▶ [Given passage]
Augur v6 Release Notes

Augur v6 was released on 2019-12-10. This release contains a number of changes from Augur v5, including feature additions and bugfixes. The biggest change is related to how Augur exports files for visualisation by Auspice. We’ve written an extensive guide explaining our motivations here, what has changed, how to upgrade, and how this interfaces with Auspice.


Export JSONs for specific versions of Auspice

Probably the biggest (breaking) change you’ll encounter is that augur export no longer works! See the migration guide for a detailed explanation of this.

Breaking change: augur export no longer works, and now requires a further positional argument to define which version of Auspice you wish to target. augur export v1 should behave the same as previous versions’ augur export.

Reference sequence output

The export command now accepts a flag to export the reference/root sequence relative to which mutations are called, see here for more detail.

Change in augur ancestral’s arguments

augur ancestral, which reconstructs mutations across a tree, now supports two forms of output and the arguments have become more descriptive.

  1. JSON output, including mutations for each branch and (inferred) ancestral sequences. This is specified by the --output-node-data argument.

  2. FASTA output of reconstructed ancestral sequences. This had previously been available for VCF-inputs, but now works for any input. Users can ask for this output and specify a file name using --output-sequences.

Deprecation warning: The argument --output is now deprecated. Please use --output-node-data instead.

Import BEAST MCC trees

We now have instructions and functionality to import BEAST trees, see here.

Prettifying of strings

Previous auspice version “prettified” metadata strings (like changing ‘north_america’ to ‘North America’). Auspice v2 no longer does this, see here for more detail. The parse command now accepts and argument to apply string prettifying operations to metadata parsed from fasta headers.

Collected data entries

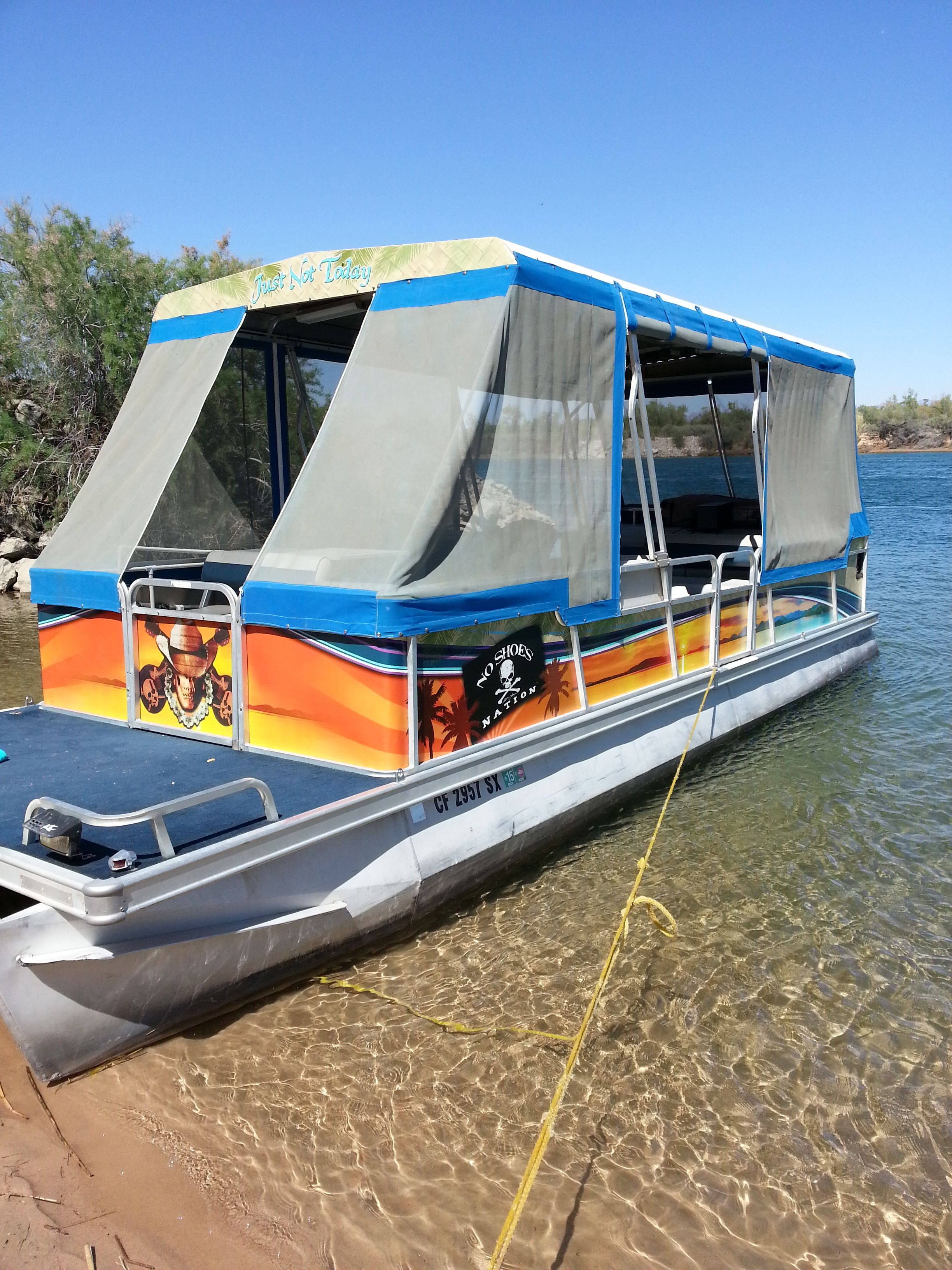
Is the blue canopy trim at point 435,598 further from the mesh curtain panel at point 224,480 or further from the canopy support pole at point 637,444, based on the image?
the mesh curtain panel at point 224,480

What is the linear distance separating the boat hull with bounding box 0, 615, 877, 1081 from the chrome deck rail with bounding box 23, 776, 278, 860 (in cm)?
12

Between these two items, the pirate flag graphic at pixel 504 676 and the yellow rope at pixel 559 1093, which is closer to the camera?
the yellow rope at pixel 559 1093

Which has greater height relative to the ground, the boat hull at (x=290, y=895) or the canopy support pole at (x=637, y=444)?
the canopy support pole at (x=637, y=444)

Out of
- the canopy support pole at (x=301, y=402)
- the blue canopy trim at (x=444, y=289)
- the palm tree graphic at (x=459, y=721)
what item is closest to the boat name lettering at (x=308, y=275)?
the blue canopy trim at (x=444, y=289)

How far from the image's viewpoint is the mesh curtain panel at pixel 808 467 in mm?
8336

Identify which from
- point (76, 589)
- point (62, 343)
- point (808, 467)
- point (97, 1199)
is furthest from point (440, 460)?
point (62, 343)

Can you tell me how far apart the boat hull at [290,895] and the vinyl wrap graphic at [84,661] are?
7.18ft

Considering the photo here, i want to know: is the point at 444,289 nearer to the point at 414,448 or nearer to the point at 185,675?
the point at 414,448

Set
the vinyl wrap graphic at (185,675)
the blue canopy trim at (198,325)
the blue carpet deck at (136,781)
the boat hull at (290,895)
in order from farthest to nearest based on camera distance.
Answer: the blue canopy trim at (198,325)
the vinyl wrap graphic at (185,675)
the blue carpet deck at (136,781)
the boat hull at (290,895)

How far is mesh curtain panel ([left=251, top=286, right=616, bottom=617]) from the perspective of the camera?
16.0ft

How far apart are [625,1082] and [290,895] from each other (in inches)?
67.0

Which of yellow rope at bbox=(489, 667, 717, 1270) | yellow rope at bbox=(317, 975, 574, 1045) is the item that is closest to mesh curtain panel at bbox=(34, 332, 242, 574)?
yellow rope at bbox=(317, 975, 574, 1045)

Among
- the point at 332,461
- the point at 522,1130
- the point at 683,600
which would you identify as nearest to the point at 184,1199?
the point at 522,1130

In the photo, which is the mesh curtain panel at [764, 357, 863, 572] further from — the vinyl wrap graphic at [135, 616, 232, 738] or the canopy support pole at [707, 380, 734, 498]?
the vinyl wrap graphic at [135, 616, 232, 738]
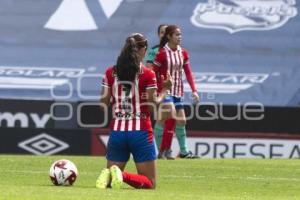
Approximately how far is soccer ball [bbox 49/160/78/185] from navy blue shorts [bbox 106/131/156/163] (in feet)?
1.70

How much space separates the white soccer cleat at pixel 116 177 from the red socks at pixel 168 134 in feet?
18.0

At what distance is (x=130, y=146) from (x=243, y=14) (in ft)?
40.9

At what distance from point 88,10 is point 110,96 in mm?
12623

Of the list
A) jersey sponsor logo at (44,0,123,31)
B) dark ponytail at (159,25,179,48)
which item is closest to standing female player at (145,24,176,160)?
dark ponytail at (159,25,179,48)

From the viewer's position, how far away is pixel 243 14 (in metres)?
22.8

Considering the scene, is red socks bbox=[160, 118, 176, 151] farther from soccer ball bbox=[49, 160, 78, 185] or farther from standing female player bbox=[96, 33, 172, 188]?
standing female player bbox=[96, 33, 172, 188]

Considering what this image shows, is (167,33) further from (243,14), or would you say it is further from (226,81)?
(243,14)

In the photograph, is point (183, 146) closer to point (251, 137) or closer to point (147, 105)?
point (251, 137)

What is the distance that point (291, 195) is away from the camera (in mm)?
11219

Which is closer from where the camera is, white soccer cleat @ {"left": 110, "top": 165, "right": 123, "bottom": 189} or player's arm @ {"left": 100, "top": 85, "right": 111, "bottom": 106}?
white soccer cleat @ {"left": 110, "top": 165, "right": 123, "bottom": 189}

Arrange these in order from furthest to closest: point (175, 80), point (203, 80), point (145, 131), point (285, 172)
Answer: point (203, 80)
point (175, 80)
point (285, 172)
point (145, 131)

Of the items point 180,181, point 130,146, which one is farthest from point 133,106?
point 180,181

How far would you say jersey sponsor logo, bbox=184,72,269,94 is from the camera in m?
21.8

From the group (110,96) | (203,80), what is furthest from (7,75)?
(110,96)
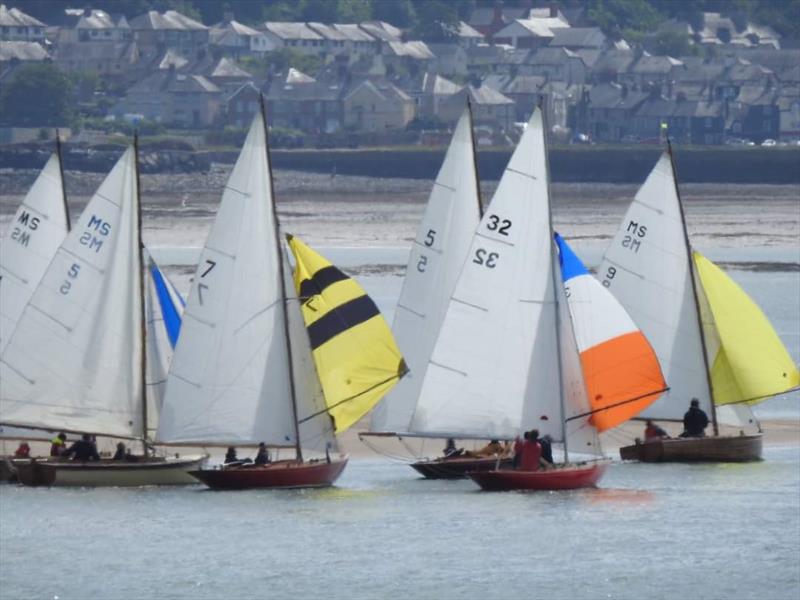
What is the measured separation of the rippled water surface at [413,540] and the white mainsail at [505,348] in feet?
4.30

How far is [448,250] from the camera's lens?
40.4 m

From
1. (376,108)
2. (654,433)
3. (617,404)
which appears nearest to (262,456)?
(617,404)

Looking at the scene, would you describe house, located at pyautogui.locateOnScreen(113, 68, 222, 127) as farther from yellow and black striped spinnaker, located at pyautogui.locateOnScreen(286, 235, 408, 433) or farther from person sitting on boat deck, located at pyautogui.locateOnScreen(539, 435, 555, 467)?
person sitting on boat deck, located at pyautogui.locateOnScreen(539, 435, 555, 467)

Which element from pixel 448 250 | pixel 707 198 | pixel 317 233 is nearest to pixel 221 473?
pixel 448 250

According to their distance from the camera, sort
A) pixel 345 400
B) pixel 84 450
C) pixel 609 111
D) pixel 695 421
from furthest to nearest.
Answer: pixel 609 111 < pixel 695 421 < pixel 84 450 < pixel 345 400

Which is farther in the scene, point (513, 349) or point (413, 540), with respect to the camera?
point (513, 349)

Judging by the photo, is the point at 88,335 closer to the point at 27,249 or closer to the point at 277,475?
the point at 27,249

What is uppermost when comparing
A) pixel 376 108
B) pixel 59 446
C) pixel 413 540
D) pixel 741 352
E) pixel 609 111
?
pixel 376 108

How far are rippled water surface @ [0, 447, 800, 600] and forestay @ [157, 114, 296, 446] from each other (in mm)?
1136

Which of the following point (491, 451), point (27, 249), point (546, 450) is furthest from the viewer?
point (27, 249)

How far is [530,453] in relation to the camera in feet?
121

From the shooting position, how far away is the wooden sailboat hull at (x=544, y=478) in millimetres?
37031

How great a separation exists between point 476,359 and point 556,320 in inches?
54.2

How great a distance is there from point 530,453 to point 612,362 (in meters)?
2.06
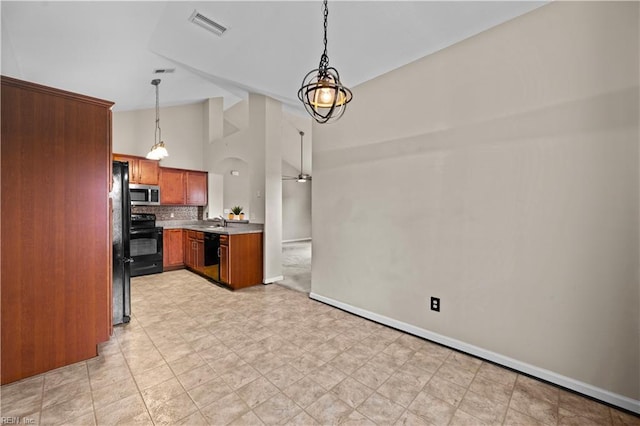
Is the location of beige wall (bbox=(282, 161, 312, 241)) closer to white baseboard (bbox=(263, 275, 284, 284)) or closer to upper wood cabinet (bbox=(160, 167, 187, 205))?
upper wood cabinet (bbox=(160, 167, 187, 205))

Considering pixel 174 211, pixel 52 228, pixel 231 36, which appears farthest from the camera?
pixel 174 211

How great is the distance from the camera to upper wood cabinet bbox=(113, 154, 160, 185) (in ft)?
16.7

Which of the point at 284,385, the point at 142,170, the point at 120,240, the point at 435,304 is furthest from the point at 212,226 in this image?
the point at 435,304

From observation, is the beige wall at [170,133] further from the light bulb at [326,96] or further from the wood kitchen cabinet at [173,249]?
the light bulb at [326,96]

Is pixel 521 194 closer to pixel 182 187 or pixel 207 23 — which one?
pixel 207 23

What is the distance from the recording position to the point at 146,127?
5574 mm

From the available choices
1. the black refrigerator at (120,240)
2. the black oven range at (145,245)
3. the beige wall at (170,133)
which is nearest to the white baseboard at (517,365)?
the black refrigerator at (120,240)

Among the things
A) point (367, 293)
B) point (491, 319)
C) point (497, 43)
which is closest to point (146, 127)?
point (367, 293)

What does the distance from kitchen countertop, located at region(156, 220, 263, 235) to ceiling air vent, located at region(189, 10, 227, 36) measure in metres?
2.64

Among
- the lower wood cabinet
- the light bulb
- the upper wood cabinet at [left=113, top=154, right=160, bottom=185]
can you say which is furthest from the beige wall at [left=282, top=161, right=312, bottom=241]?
the light bulb

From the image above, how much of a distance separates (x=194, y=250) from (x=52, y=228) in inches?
126

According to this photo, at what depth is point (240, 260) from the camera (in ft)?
13.8

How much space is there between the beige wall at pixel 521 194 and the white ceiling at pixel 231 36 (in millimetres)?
275

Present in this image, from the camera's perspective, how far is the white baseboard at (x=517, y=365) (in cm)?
174
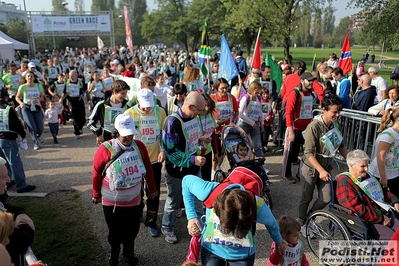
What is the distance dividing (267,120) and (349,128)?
180cm

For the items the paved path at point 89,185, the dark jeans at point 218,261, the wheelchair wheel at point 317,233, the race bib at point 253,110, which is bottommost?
the paved path at point 89,185

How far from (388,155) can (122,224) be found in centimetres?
339

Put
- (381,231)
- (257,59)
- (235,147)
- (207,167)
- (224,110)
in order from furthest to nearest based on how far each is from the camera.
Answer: (257,59)
(224,110)
(235,147)
(207,167)
(381,231)

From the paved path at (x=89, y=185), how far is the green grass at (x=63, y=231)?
136 millimetres

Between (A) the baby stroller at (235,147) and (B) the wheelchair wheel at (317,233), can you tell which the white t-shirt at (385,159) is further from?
(A) the baby stroller at (235,147)

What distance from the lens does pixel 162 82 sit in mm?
8852

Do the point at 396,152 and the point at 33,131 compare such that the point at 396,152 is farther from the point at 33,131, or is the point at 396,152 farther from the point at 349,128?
the point at 33,131

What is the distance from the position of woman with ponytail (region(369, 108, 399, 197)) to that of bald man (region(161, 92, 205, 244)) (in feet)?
7.29

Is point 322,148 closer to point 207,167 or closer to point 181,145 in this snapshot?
point 207,167

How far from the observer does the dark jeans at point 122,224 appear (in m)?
3.68

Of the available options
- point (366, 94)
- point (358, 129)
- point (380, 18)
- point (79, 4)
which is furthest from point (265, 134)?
point (79, 4)

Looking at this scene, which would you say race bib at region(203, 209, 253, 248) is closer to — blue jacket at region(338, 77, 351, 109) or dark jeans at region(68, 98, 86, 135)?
blue jacket at region(338, 77, 351, 109)

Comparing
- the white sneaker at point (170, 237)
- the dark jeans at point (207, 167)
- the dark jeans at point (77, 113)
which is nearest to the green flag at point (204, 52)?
the dark jeans at point (77, 113)

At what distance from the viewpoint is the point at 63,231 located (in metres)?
4.77
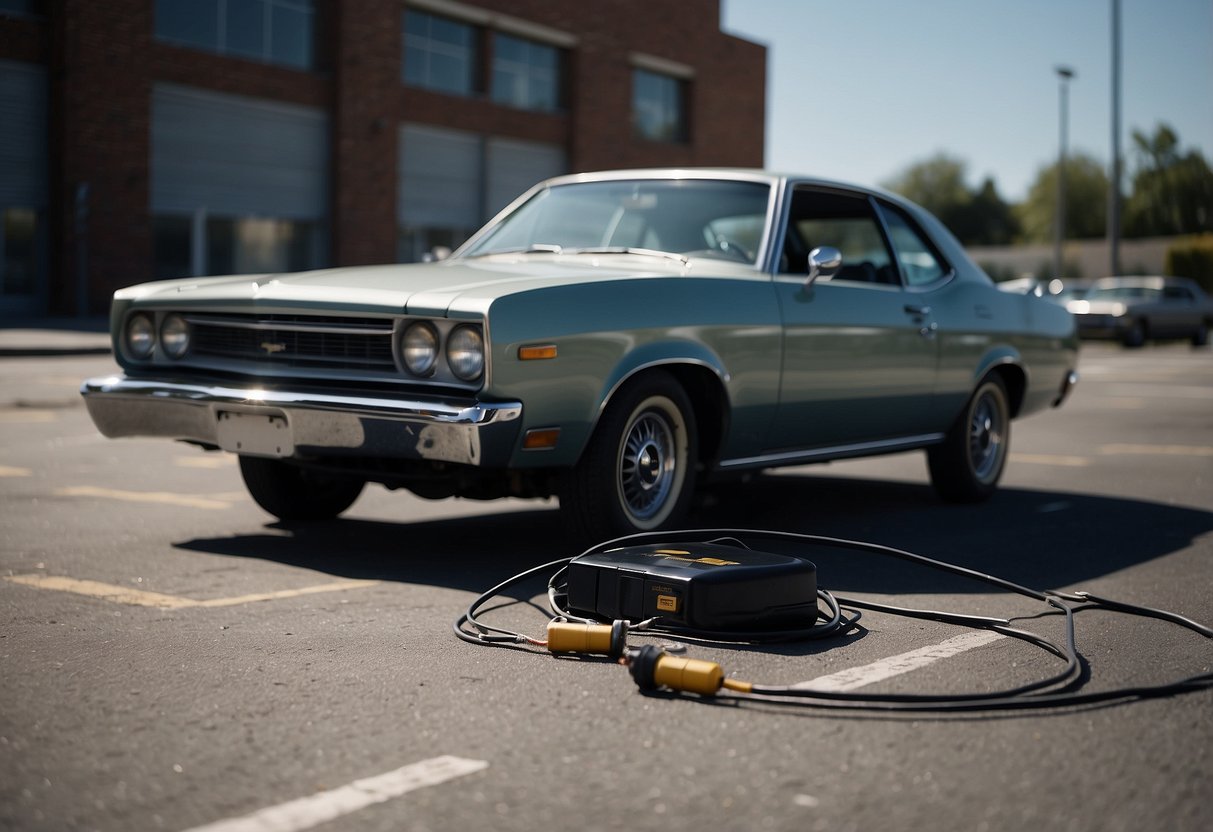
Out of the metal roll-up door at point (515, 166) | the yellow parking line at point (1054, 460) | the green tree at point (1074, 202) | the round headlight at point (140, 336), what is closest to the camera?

▶ [Tasks]
1. Rewrite the paragraph beginning "Augur v6 was released" from the Augur v6 release notes as a short bulleted list that keeps its main facts.
2. Write a continuation of the Augur v6 release notes that begins after their final sentence.
The data were gathered from a separate source.

▶ [Answers to each task]
1.
- Augur v6 came out on 2019-12-10.
- It brings feature additions and bugfixes relative to Augur v5.
- The largest change concerns how Augur exports files for Auspice to visualize.
- A detailed guide covers the motivations, what changed, how to upgrade, and how this works with Auspice.

2.
Whitespace in colors and lat-longs TSVs

To allow whitespace in metadata, files specifying colors and geographic locations now need to be TAB delimited.

Move to GFF-style annotations

Starting with Augur v6 we now use GFF coordinates: [one-origin, inclusive] as opposed to BED coordinates. Strands are represented by + or - rather than 1 or 0. Additionally, we export the seqid, but don’t use it in Auspice.

Improvements and usage of JSON validation

The export command will now validate the produced JSON against the schema.

Removal of non-modular Augur and old builds

Augur has been a dynamic, shapeshifting beast. It started as scripts for Nextflu, took on more and more pathogens, was refactored into “prepare” and “process” steps, and refactored again into the “modular” Augur we now have. Earlier incarnations of Augur have now been removed from the GitHub repo (./base/*).

Paralleling the different incarnations of Augur was a move to “builds” being their own self-contained repos. We think this has been remarkably successful, and de-couples the bioinformatics tooling from a pathogen build. With this release of Augur we’ve now removed these builds from the Augur GitHub repo, and the only builds that remain are the test ones.

Test builds

There have been a number of test builds in the Augur repo and we have leaned heavily on them while we developed this version of Augur as well as Auspice v2. They are all self contained within ./tests/builds and can all be run and examined in Auspice via

cd tests/builds
bash runner.sh # creates output in ./auspice
auspice view --datasetDir auspice

(See the Auspice docs for Auspice-specific questions.)

Documentation improvements

Documentation has always been a bit hit-or-miss with Nextstrain projects. We’ve tried to make Augur’s read-the-docs documentation more comprehensive, with better flow. This entails new sections, with each Augur command having its own page. We’ve tried to use redirects to ensure that all the old links continue to work.

Miscellaneous

  • augur filter: More interpretable output of how many sequences each stage has filtered out.

  • augur filter: Additional flag --subsample-seed to seed the random number generator and thereby make subsampling reproducible.

  • augur sequence-traits: Numerical output as originally intended, but required an Auspice bugfix.

  • augur traits: Explanation of what is considered missing data & how it is interpreted.

  • augur traits: GTR models are exported in the output JSON for better accountability & reproducibility.

  • Errors in formatting of input files (e.g. metadata files, Auspice config files) weren’t handled nicely, often resulting in hard-to-interpret stack traces. We now try to catch these and print an error indicating the offending file.

  • Tests using Python version 2 have now been removed.